[Opening Input for this task section]

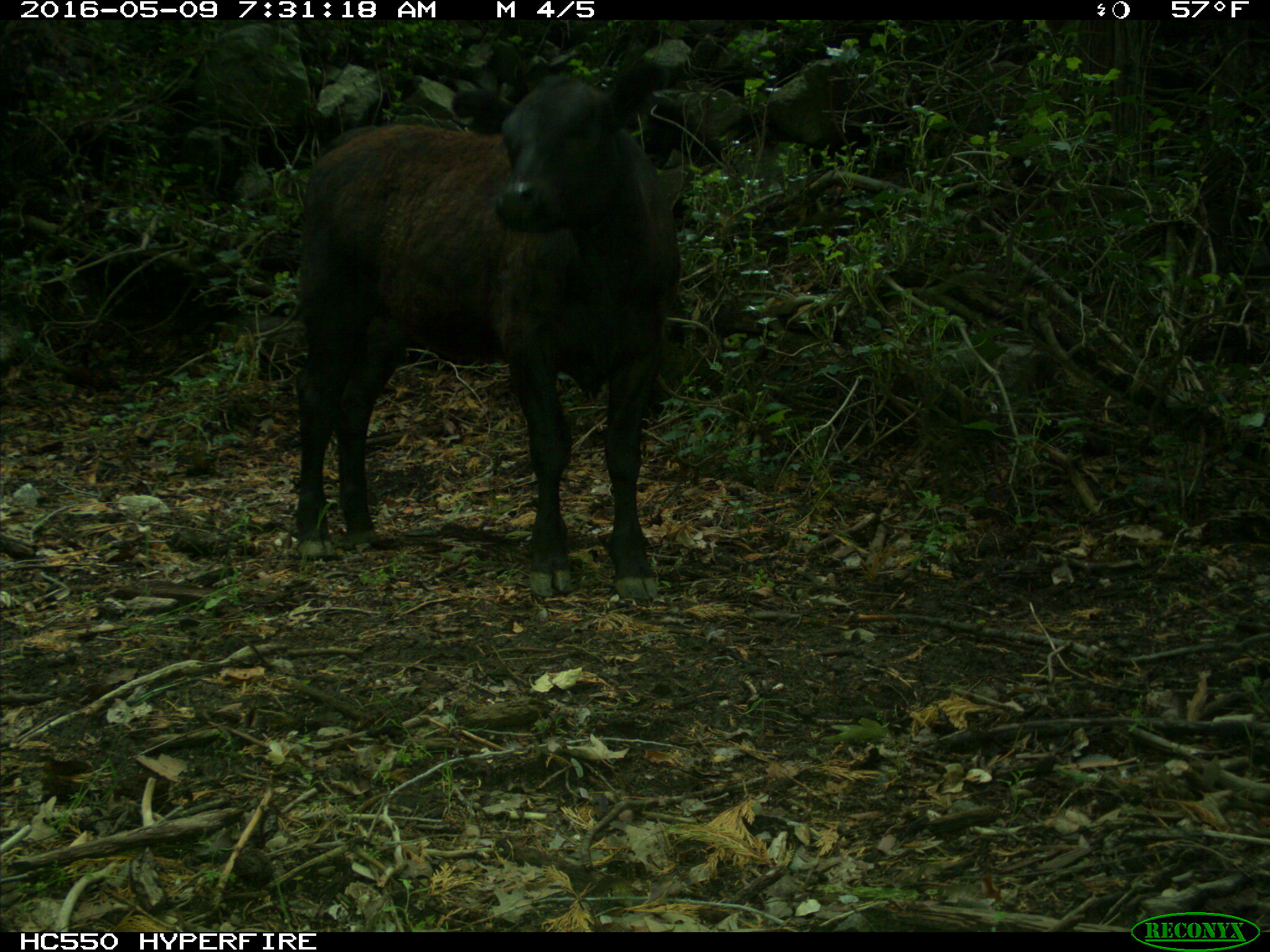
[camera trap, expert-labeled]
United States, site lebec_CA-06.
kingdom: Animalia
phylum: Chordata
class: Mammalia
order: Artiodactyla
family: Bovidae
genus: Bos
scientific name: Bos taurus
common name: domestic cow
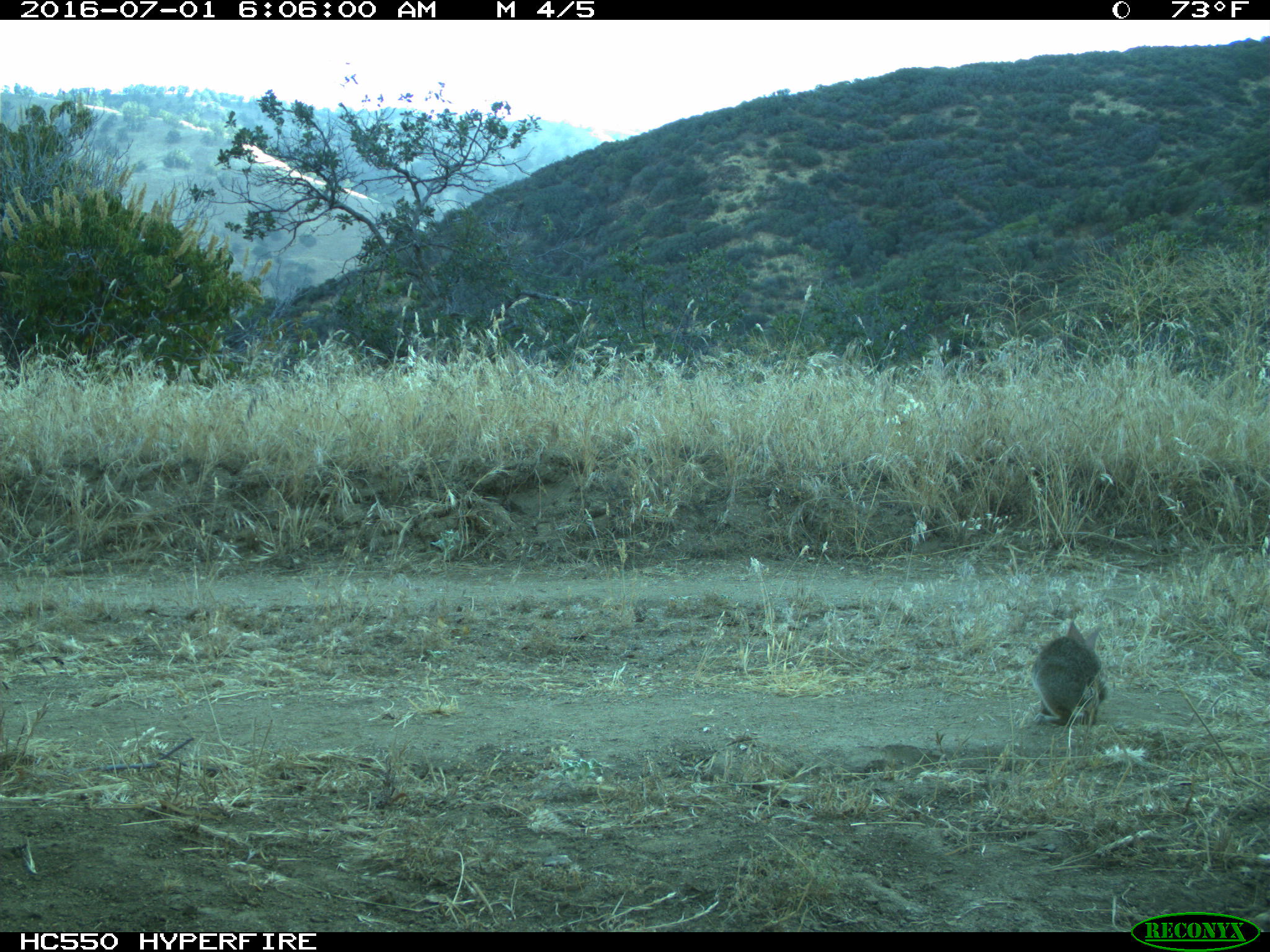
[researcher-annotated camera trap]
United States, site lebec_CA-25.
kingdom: Animalia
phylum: Chordata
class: Mammalia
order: Lagomorpha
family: Leporidae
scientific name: Leporidae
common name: rabbits and hares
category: unidentified rabbit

[Closing Input for this task section]

◆ **Exercise description**
Each line of the data that has the string "camera" should be returned.

◆ **Answer to this exercise**
[camera trap, expert-labeled]
[researcher-annotated camera trap]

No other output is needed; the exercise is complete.